We are rarely to be found in the same indoor location because he prefers locations where mayhem is brewing. I, on the other hand, tend to thrive where I can pretend there is, or will be, edifying sights to see.
I said, “I suppose it’s nearly impossible for a child to accept a parent as a real human being.”
“You speak as if it’s so obvious.”
He said, “It is to me.”
“Do you ever think that I might have needs, too?”
“You don’t need anything. You have everything you need. You have a house, a car. You get to drink all of that stinky brown beer you like.”
As I held tightly to my unstable knee jerking in the nearby vicinity, I said, “Interesting.”
After that, he walked away to be left alone with his electronic devices and I felt a lot better about myself in the burgeoning parental area. No harm, no foul. Evolution continues unabated. With or without questionable contributions from the likes of me.
Later that afternoon, the winds were blowing bitchin’ hard off of the brittle surface of Monterey Bay, and I was observing dozens of recently hatched baby quail stumble around like old fashioned Bowery bums in the high grass. The nervous parental overseers watched from separate perches on a branch of a wild flowering shrub. The babies looked as if they’d been drinking rubbing alcohol straight, no chaser. It was Spring, after all, when pretty much anything goes.
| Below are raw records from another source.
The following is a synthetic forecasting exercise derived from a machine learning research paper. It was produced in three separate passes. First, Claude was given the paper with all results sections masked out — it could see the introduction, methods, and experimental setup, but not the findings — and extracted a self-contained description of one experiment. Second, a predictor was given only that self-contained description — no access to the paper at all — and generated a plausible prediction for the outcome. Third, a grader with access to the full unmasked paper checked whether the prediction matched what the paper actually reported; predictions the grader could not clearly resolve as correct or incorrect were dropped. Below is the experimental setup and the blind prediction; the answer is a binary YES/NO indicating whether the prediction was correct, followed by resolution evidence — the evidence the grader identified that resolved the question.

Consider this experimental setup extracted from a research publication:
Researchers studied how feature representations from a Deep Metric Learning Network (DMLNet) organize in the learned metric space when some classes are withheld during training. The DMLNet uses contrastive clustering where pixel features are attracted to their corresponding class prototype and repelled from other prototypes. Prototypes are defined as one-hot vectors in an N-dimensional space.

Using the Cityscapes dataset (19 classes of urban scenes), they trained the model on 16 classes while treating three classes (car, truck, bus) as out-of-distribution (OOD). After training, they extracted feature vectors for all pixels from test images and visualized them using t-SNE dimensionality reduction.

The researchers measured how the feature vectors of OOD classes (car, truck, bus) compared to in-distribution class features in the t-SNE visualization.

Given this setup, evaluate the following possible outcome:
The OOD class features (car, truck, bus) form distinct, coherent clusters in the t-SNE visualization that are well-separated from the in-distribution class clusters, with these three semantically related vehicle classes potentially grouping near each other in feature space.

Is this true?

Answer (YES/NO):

I was not aware that the tawny owl was in the vicinity until I heard him say, “I don’t know how any of those dumb clucks survive until the next morning, being that dumb and all.”
I said, “I agree they look dumb, but I saw the mama quail rocking on her branch of that flowering shrub as if she was grooving deep inside of her hollow head and her flaming loins simultaneously. To me, that’s a pretty impressive feat of multi-tasking. I thought the forest might spontaneously combust.”
The tawny owl said, “Yeah, but I’m talking about what rises up with the real heat in the morning.”
With my knee acting up again, I conceded, “You’re probably right as always.”
Later, when I heard his lovely wife, Thee Mrs., delve into a stirring rendition of Wang Dang Doodle in the sweet potato pie a la mode manner of Koko Taylor, I paused to savor the refreshment. Spring was not only for the birds. Nectar was oozing and juices flowed deep and wide. The bees were down on their haunches giving and receiving thanks and the bugs were doing most of the buzzing. There were cougars busy being born, ocelots, seals, giraffes, tuna, halibut, hawks, elephants, deer, bass, coyotes, minnows, gnats, mice, shrimp, abalone.
The tawny owl said, “When the lovely Thee Mrs. drains all the magic she can from the refrain ‘All night long’, that’s my cue to fly away.
“How do you know?”
“How could I not know?”
“She seems to do that a lot when I’m around .”
“She don’t like me talking to you so much.”
I said, “I don’t understand what she has against me.”
“It’s not just you. Last time I looked you’re only human.”
“She can’t help but look down on you. She can’t understand how I don’t.”
“But, you do.”
“That’s what I try to tell her.”
Later, before he went gone, gone, gone in that dynamically fluid manner of his, I asked the tawny owl how many children he had. I know he was very definitely looking down on me when he said. “There ‘s a whole bunch of ’em out there, I can tell you that. All still flying high.”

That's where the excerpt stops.